Text for analysis Start Marker

| AVS 62nd International Symposium & Exhibition | |
| Biomaterial Interfaces | Wednesday Sessions |
| Session BI-WeA |
| Session: | Biophysics, Membranes and Nanoscale Biological Interfaces |
| Presenter: | Stefan Zauscher, Duke University |
| Authors: | L. Tang, Duke University R. Gu, Duke University J. Lamas, Texas State University N. Li, North Carolina State University S. Rastogi, Texas State University A. Chilkoti, Duke University W. Brittain, Texas State University Y.G. Yingling, North Carolina State University S. Zauscher, Duke University |
| Correspondent: | Click to Email |
Polynucleotide co-polymers promise a rich micellization behavior in solution and hold promise for novel functional materials in nano- and biotechnological applications. We report on the synthesis of biologically-inspired polynucleotides with well-defined sequence, dispersity, and assembly function that have large potential for applications ranging from delivery vehicles of medical therapeutics, sensing applications, to scaffolds for nanowires. Specifically, we exploit the ability of the DNA polymerase, terminal deoxynucleotidyl transferase (TdT), to polymerize long chains of single strand DNA (ssDNA) and to incorporate unnatural nucleotides with useful functional groups into the growing polynucleotide chain. Furthermore, we demonstrate the reversible micellar aggregation of a DNA-azobenzene conjugate, in which the photoisomerization of the initially apolar trans-azobenzene moiety to the polar cis isomer causes disassembly of the aggregates. Finally, we show how coarse-grained simulations can be used to describe the conformational characteristics of the engineered ssDNA blocks and their self-assembly into a rich spectrum of biomolecular nanostructures in solution and on surfaces.

Text for analysis End Marker
Data listing Start Marker

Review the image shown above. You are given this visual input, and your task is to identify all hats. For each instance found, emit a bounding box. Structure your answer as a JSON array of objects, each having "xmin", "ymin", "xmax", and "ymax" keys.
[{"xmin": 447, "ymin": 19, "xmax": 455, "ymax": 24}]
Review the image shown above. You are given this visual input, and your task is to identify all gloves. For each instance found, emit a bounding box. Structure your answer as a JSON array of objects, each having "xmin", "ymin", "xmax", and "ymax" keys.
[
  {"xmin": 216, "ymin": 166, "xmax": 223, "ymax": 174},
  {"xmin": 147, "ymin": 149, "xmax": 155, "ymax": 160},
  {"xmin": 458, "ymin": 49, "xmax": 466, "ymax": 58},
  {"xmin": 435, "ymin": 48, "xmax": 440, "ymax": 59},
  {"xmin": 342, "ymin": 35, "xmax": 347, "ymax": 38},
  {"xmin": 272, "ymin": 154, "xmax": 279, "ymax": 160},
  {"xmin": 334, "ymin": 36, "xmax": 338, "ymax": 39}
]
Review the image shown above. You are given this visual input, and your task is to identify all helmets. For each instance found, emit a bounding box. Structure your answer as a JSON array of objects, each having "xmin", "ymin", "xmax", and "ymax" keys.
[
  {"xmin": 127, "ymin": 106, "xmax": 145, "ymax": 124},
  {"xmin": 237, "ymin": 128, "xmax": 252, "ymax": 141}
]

Data listing End Marker

-- Assigned task --
Answer these questions from the symposium abstract.
(a) With which university is the presenter affiliated?
(b) Which DNA polymerase is used to polymerize long chains of single strand DNA?
(c) What causes the aggregates of the DNA-azobenzene conjugate to disassemble?

-- Solution to the exercise --
(a) Duke University
(b) Terminal deoxynucleotidyl transferase (TdT)
(c) The photoisomerization of the initially apolar trans-azobenzene moiety to the polar cis isomer